Akıl alır gibi değildi… Toprakla bir bağlantısının olmadığı halde, bir binanın ikinci katında, betonu delerek açması şaşkınlıkla karşılanıyordu.
Her şeye rağmen dimdik durmanın, umutla ayakta kalmanın, yıkılmamanın ne demek olduğunu açıkça gösteriyordu. Tam anlamıyla hayatı anlatıyordu, ders veriyordu.
Bu durum ülkenin diğer ucunda, Hatay'da yaşanmıştı ancak bizler bu olayın benzerine çok yakınımızda, yanı başımızda şahit olduk aslında.
2019 yılıydı… Filiz Ceritoğlu Sengel seçimi kazanıp göreve başladığında, borçla dolu bir belediyeyi devralmıştı. Geçmiş dönemlerden kalan, ciddi anlamda bütçeyi zorlayan bu borçları ödemekle uğraşmıştı.
2020 yılı oldu, pandemi patladı. Daha borçlarla uğraşırken, bir de salgınla mücadele edilmesi gerekiyordu. Ama… Hiç umutsuzluğa kapılmadı. “Biz turizm kentiyiz. Turizm bitti, haliyle bizde bittik, tükendik” demedi… Sayın hükümetimiz üç tane maske bile dağıtamamıştı ama Selçuk Belediyesi bunca olumsuzluğa rağmen, okullarda öğrencilere hijyen kiti vermişti.
Güvenli şekilde derslerine devam etmeleri en önemli şeydi… Daha pandeminin ilk günlerinde, Selçuklular için pazar kuruldu mesela. Vatandaşın taze ve hijyenik ürünlere ulaşması için çalışıldı.
2021 yılında, “Pandemi hala devam ediyor, e biz de zor durumdayız. Turizm sezonu açılmadı, gelirimiz azaldı, çalışamıyoruz, üretemiyoruz” demedi kardeşim. Ferahlı Cafe'yi açtı. Tam 29 Ekim'de, Ahmet Ferahlı'nın ismini yaşattı…
Yine 2021 yılında, Efes Tarlası Yaşam Köyü'nü kurdu. Bu proje tüm yurda rol model olmuştu. Atalık tohumlarının kullanımı konusunda sosyal bir bilinç oluşturulacaktı.. “Pandemi sürecindeyiz, yorgunuz” demedi. Selçuk için üretmişti, 81 ilde duyuldu, örnek oldu.

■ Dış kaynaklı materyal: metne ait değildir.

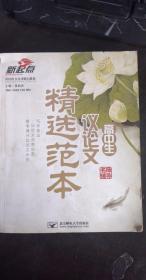 高中生议论文精选范本 张向杰 主编   北京邮电大学出版社有限公司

2022 yılında, şu an bulundukları yerden taşınmaları sanki müthiş bir projeymiş gibi anlatılan, halihazırdaki yerlerinden, “büyük yatırım” makyajıyla pazarlanarak, çıkarılmak istenen Efes Alt Kapı esnafına, yepyeni bir çarşı kazandırmıştı. Yeni parke taşları döşendi, yepyeni bir gölgelik hazırlandı. “Bu işyerleri bakanlığın, bizimle bir ilgisi yok.” falan dememişti. Esnaf bizim esnafımız diye düşünmüştü. Yapılan düzenlemelerle herkes mutlu oldu. E haliyle başkanda mutluydu…
2023 yılında hepimizi derinden etkileyen, asrın felaketi olarak nitelendirilen 6 Şubat depremi yaşanmıştı. O bölgenin Selçuk ile arasında 1200 kilometre vardı. “Nasıl yardım edebiliriz” diye düşünüp, ilk anda çalışmaya başlamıştı. Gecesini gündüzüne katıp, toplanan yardım malzemelerini, tırlara elleriyle yükledi. Yetmedi… Deprem bölgesine, Malatya'ya gitti. Orada bulunan yurttaşlara sıcak yemek dağıtımını bizzat organize etti. Selçuk halkının gönderdiği malzemeleri, tek tek ihtiyaç sahiplerine ulaştırdı.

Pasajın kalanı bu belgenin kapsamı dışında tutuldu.